_Text passage:_
-----

2. Fractionation of LDL-containing plasma from chicken egg yolk

  1. Add approximately two volumes of 0.17 M NaCl at pH 7.0 to the egg yolk and mix vigorously. Then mix this solution at 4 °C for 60 min.
  2. Centrifuge the egg yolk dilution at 10 °C at 10,000 x g for 45 min. Remove the plasma fraction (supernatant) from the granular fraction (pellet) into a sterile 50 mL conical tube.
  3. Repeat step 2.2.

3. Isolation of LDL particles from plasma

  1. Mix the plasma fraction with 40% ammonium sulfate (w/v) at 4 °C for 60 min.
  2. Adjust the pH of the plasma fraction with a 420 mM NaOH solution to 8.7.
  3. Centrifuge the egg yolk dilution at 4 °C at 10,000 x g for a duration of 45 min. Remove the upper semisolid yellow fraction into 7 kDa pore size dialysis tubing. Provide room in the tubing to allow for it to swell.

-----

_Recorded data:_
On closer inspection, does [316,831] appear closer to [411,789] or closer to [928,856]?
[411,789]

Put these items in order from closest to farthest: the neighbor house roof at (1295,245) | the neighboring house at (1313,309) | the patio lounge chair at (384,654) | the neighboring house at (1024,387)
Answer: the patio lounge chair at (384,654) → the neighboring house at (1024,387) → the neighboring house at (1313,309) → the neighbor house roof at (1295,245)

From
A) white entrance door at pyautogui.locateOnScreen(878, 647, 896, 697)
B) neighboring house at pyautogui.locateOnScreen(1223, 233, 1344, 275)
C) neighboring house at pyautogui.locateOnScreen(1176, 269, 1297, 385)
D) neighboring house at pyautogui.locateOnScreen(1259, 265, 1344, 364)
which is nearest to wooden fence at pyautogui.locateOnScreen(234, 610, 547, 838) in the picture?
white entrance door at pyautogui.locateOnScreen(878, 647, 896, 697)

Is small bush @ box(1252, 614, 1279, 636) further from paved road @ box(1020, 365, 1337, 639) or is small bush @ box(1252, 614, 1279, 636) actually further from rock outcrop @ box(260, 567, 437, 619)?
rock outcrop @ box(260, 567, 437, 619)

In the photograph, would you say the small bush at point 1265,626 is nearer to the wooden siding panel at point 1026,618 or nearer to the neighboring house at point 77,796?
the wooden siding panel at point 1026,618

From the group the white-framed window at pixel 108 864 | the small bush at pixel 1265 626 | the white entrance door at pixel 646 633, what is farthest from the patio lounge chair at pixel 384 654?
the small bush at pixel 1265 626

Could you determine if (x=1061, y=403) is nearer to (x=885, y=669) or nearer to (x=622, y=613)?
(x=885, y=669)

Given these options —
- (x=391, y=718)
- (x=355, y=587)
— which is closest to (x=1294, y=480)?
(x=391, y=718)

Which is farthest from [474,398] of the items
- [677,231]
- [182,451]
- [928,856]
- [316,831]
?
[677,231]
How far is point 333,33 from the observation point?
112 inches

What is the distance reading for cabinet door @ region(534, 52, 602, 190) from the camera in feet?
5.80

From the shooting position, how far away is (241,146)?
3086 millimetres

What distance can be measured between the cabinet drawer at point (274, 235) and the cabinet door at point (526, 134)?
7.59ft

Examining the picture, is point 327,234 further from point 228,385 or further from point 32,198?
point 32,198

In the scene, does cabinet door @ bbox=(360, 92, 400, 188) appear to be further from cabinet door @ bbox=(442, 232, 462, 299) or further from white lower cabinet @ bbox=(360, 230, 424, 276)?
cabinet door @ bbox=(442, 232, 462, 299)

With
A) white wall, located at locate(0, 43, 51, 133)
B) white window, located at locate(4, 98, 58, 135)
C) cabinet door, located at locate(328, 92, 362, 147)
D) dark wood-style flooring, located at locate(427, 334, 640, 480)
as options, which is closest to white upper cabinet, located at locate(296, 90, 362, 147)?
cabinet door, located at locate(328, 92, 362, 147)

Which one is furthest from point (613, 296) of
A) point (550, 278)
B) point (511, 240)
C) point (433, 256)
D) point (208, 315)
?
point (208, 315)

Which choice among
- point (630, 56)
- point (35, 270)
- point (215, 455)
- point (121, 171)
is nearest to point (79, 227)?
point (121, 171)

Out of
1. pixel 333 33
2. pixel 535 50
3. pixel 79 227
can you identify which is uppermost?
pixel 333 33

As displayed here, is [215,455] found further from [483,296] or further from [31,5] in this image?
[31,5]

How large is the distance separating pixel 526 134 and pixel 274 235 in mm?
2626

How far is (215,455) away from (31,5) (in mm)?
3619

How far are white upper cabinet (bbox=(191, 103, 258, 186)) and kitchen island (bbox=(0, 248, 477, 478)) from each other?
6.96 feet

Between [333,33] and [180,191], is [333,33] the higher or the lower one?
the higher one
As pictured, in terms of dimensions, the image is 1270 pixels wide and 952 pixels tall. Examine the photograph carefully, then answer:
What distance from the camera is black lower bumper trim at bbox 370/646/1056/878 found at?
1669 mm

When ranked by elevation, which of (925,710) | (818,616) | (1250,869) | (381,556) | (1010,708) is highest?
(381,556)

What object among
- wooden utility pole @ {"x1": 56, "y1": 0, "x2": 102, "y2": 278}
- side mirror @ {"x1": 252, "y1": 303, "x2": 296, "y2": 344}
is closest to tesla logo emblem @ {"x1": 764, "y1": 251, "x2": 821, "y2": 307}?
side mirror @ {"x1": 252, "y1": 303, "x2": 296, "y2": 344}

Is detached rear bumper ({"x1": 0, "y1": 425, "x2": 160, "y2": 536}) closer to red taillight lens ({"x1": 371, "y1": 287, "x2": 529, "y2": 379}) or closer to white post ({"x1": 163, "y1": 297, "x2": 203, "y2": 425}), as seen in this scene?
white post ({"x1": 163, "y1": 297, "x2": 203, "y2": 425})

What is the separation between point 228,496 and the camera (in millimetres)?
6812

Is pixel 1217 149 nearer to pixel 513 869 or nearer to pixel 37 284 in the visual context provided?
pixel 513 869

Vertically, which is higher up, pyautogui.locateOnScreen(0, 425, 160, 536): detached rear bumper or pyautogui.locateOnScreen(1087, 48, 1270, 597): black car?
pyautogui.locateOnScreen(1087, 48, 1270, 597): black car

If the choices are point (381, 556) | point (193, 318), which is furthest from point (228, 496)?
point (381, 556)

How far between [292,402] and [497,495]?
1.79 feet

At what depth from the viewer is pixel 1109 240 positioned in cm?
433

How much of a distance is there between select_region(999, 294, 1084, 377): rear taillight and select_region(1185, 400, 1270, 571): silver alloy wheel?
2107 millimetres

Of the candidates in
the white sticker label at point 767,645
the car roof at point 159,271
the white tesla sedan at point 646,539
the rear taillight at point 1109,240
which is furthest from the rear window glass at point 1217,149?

-----

_Exercise description:_
Answer these questions about the egg yolk LDL isolation protocol:
(a) What molarity of NaCl solution is added to the egg yolk at the start of fractionation?
(b) To what pH is the plasma fraction adjusted, and with what solution?
(c) What pore size of dialysis tubing receives the upper semisolid yellow fraction?

_Output below:_
(a) 0.17 M NaCl, at pH 7.0.
(b) To pH 8.7, with a 420 mM NaOH solution.
(c) 7 kDa.